Combination Strategies Across Tumor Types
The clinical development of pembrolizumab in PD L1 expressing cancers has increasingly moved from monotherapy toward rational combination strategies that address the biological mechanisms of primary and acquired resistance to checkpoint inhibition. Combinations of Keytruda with chemotherapy, targeted agents, anti angiogenic therapy, antibody drug conjugates, and other checkpoint inhibitors targeting complementary pathways such as CTLA 4, LAG 3, and TIM 3 are being evaluated across multiple tumor types. The combinations that have demonstrated the most consistent clinical benefit across diverse tumor types share the common feature of addressing additional components of the tumor microenvironment or tumor biology that limit the efficacy of PD 1 blockade alone.
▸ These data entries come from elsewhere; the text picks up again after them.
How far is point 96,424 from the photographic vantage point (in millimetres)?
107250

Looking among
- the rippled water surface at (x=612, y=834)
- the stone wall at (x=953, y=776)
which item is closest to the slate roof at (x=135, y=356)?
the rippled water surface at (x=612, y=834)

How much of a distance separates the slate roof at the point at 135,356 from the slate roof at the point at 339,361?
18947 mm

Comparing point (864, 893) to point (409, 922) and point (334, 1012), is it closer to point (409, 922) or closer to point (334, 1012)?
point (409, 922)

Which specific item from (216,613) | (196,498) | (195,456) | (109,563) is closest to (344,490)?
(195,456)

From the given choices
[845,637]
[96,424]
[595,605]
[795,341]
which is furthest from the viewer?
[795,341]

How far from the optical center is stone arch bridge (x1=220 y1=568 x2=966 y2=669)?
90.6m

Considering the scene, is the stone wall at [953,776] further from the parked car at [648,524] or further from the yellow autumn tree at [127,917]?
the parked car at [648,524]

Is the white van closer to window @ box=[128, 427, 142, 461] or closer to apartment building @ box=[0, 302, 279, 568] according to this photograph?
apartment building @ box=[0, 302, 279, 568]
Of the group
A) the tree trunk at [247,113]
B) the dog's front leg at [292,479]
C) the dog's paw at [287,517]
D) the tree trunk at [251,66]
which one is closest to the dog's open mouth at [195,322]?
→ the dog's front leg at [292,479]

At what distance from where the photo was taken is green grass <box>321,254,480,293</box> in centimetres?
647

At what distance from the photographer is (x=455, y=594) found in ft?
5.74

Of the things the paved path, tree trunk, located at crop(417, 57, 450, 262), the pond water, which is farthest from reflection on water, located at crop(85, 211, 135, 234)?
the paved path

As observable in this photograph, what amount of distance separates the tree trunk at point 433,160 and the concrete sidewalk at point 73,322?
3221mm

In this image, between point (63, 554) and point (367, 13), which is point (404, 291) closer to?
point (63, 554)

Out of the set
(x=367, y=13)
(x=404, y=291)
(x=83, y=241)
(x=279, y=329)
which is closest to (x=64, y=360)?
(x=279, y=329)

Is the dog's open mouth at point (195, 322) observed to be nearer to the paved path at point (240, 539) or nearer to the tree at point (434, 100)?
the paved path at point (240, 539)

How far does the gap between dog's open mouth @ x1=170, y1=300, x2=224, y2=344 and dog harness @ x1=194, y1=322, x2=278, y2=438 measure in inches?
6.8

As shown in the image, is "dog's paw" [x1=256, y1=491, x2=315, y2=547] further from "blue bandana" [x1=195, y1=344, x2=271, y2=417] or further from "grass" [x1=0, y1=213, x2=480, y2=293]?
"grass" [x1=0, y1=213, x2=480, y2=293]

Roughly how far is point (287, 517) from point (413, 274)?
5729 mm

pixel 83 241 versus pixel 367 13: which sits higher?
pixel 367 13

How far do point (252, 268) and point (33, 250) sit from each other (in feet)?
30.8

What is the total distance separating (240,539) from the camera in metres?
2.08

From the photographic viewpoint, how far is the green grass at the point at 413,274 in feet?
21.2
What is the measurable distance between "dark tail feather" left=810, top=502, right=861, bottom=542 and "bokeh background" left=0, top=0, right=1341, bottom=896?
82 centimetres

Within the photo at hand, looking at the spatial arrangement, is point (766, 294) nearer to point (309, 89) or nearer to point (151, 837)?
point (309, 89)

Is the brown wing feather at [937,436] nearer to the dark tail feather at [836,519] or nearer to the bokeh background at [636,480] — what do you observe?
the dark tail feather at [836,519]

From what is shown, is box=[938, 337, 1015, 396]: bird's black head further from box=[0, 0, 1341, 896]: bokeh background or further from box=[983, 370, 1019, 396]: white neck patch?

The integration of pembrolizumab with antibody drug conjugates, which deliver potent cytotoxic payloads to tumor cells with high precision through antibody targeting, has produced particularly striking results in multiple tumor types. Antibody drug conjugates induce immunogenic cell death that releases tumor antigens and damage associated molecular patterns, potentially priming or boosting T cell responses that are then amplified by concurrent PD 1 blockade. This mechanistic synergy between antibody drug conjugates and checkpoint inhibition has generated remarkable response rates in bladder cancer, cervical cancer, endometrial cancer, and other tumor types that are reshaping treatment paradigms and establishing new combination standards of care that leverage the complementary biology of targeted cytotoxicity and immune checkpoint inhibition.
Conclusion
PD L1 expression as a biomarker guiding pembrolizumab use across advanced cancer types has established immunotherapy as a broadly applicable treatment strategy whose benefits extend across the spectrum of solid and hematological malignancies. Keytruda and its active ingredient pembrolizumab have accumulated the most extensive clinical evidence base of any oncological agent in history, with approvals spanning more than two dozen indications that reflect the universal relevance of PD 1/PD L1 checkpoint biology across cancer histologies. The continued refinement of biomarker selection, the development of rational combination strategies, and the extension of immunotherapy into earlier disease settings will further expand the patient populations that benefit from the transformative clinical impact that pembrolizumab has demonstrated across the landscape of advanced cancer treatment.